1 Crash course

The course will go through many topic very briefly just to present simple example of Data Science workflow.

1.1 Basics of R language

1.1.1 R language

1.1.1.1 What is R?

  • Programming language and environment for statistical computing
  • Modern implementation of S language that first appeared in 1976
  • First released in 1993
  • As a statistical software it is difficult to use
  • As a programming language it is easy to use

1.1.1.2 Features

  • Vector as atomic data type
  • Open source, free to use and extend without asking for permission
  • Interactive - no compiler
  • Extensible - thousands of R packages (CRAN, Bioconductor, GitHub, others)
  • Visualisation (graphics, lattice; contributed packages: ggplot2, rgl, others)
  • Native support for missing values (NA)
  • Computing on the language (metaprogramming)

1.1.1.3 Limitations

  • By default single threaded
  • By default in-memory processing
  • Lack of security features

1.1.1.4 R extensions (packages) capabilities

  • Import and export data from/to various file formats and databases
  • Efficient data cleansing and transformation
  • Plotting multidimensional data using multi panel charts or 3D graphs
  • Statistical modeling
  • Signal processing
  • Distributed parallel computing
  • Machine learning
  • Time series data support
  • Spatial data support
  • much more…

1.1.1.5 Install R

1.1.1.6 Start R

  • Windows: C:\Program Files\R\R-3.5.0\bin\x64\Rgui.exe
  • MacOSX: R
  • Linux: R

1.1.2 Basic syntax and data structures

1.1.2.1 Assignment and basic vector examples

We can assign value to variable using <- and = operators.

x <- 1
y = 5
sum(x, y)
x + y
length(x)
z <- c(1, 5)
length(z)
sum(x, z)
x + z     # element wise with recycling
sum(z, z)
z + z     # element wise

1.1.2.2 Atomic data types

# integer
1L
# real (numeric)
1.5
# string (character)
"a"
# categorical (factor)
as.factor("a")
# logical
TRUE
# complex (imaginary numbers)
1i
# raw (binary type)
as.raw(10)

1.1.2.3 Vectors

# integer
x <- c(1, 2, 3, 4, 5)    # technically it is not integer
x <- seq(1, 5) 
y <- 6:10
x * y
# numeric
x <- c(1, 1.5, 2, 2.5, 3)
x <- seq(1, 3, by = 0.5)
# logical
lgc <- c(TRUE, FALSE, TRUE)
# character
chr <- letters   # R built-in, same as c("a", "b", ..., "z")

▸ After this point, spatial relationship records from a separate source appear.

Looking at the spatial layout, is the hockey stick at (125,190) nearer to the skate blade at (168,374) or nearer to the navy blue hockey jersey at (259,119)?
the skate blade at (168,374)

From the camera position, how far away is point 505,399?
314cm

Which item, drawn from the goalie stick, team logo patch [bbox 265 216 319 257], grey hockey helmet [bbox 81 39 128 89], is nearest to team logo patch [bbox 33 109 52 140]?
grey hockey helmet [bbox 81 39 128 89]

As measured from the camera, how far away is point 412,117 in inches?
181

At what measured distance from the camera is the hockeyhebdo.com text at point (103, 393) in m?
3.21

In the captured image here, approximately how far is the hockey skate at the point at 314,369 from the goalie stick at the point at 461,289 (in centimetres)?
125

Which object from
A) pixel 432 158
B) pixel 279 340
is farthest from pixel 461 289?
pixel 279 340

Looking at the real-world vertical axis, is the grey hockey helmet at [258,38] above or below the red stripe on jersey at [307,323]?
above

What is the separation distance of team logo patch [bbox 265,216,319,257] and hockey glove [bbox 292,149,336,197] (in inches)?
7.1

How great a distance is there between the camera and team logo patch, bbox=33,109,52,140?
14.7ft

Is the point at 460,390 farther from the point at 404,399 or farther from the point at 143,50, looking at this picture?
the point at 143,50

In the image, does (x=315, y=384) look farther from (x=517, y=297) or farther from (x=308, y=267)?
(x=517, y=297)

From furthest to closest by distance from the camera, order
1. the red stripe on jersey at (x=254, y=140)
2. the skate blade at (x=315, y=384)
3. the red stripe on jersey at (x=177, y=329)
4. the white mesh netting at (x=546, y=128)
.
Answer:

1.1.2.4 Operations on vectors

-x

lgc <- x < 2
!x < 2          # negation
x >= 2

lgc & !lgc      # AND
lgc | !lgc      # OR

chr <-  c("a", "b", "c", "d", "e")
paste(x, chr)   # element wise

1.1.2.5 Subsetting using integer type

x[1]
x[2:4]
x[-(2:4)]
x[2:10]
x[c(1, 2, 3, 5, 4)]

lgc[2:4]
lgc[-5]

chr[1:3]
chr[10]
chr[c(1, 2, 3, 2, 1)]

1.1.2.6 Subsetting using logical type

x > 2
x[x > 2]
x[c(FALSE, TRUE, TRUE, FALSE, FALSE)]
x[c(FALSE, TRUE, TRUE)]   # unexpected due recycling
x[x < 2 | x >= 3]

# %in% operator
chr %in% c("d", "e", "f")
chr[chr %in% c("d", "e", "f")]
chr[chr >= "d"]           # OS locale specific!

1.1.2.7 Names and subsetting using character type

x
chr
names(x) <- chr
x
x <- c(a = 1.0, b = 1.5, c = 2.0, d = 2.5, e = 3.0)

x["a"]
x[c("d", "e")]
x[c("d", "f")]

1.1.2.8 Modify elements in vector (sub-assign)

y[1] <- 100
y
y[c(8, 10)] <- c(5, 6)
length(y)
sum(y)
is.na(y)
y[!is.na(y)]
y <- c(y, 7)
y[y > 50] <- NA 
y <- y[!is.na(y)]

1.1.2.9 Matrices and arrays

mx <- matrix(1:25, 5, 5)
mx
mx <- 1:25
dim(mx) <- c(5, 5)
mx
mx[1:2, 1:3]

ar <- 1:27
dim(ar) <- c(3, 3, 3)
ar
str(ar)
ar[1:2, 1:3, 2:3]
ar[1, 1:3, 2:3, drop = FALSE]

1.1.2.10 Lists and data frames

lst <- list(1:5, letters[1:3], c(TRUE, FALSE))
lst
str(lst)
names(lst) <- c("a1", "a2", "a3")
lst$a1

df <- data.frame(c1 = 1:5, c2 = letters[1:5],
                 c3 = c(TRUE, FALSE, TRUE, TRUE, TRUE))
df <- rbind(df, df, df, df, df)
df
str(df)
head(df)

1.1.2.11 Base plot

x <- rnorm(50)
y <- rnorm(50)
plot(x, y)

class(mtcars)
head(mtcars)
attach(mtcars)
plot(wt, mpg)
abline(lm(mpg ~ wt))
title("Regression of MPG on Weight")
detach(mtcars)

1.1.2.12 Getting help

  • Function manuals, use question mark in front of function name: ?sum, ?"["
  • R manuals: R-intro, Manuals
  • R packages vignettes (tutorials)
  • Post question on stackoverflow.com, use R tag, provide reproducible example
  • Read examples in blog posts - R blogs aggregator: r-bloggers.com

1.2 Exploratory Data Analysis

Using base R

1.2.1 Why Exploratory Data Analysis?

  • better understand data
  • detect data issues and bad data
  • find patterns in data
  • iterate exploration process to get better insight

1.2.2 Investigate variables

head(airquality)
str(airquality)
summary(airquality$Temp)
hist(airquality$Temp)

# count observations by month
table(airquality$Month)

# check missing values
table(is.na(airquality$Ozone))
barplot(table(is.na(airquality$Ozone)), main = "Ozone NA")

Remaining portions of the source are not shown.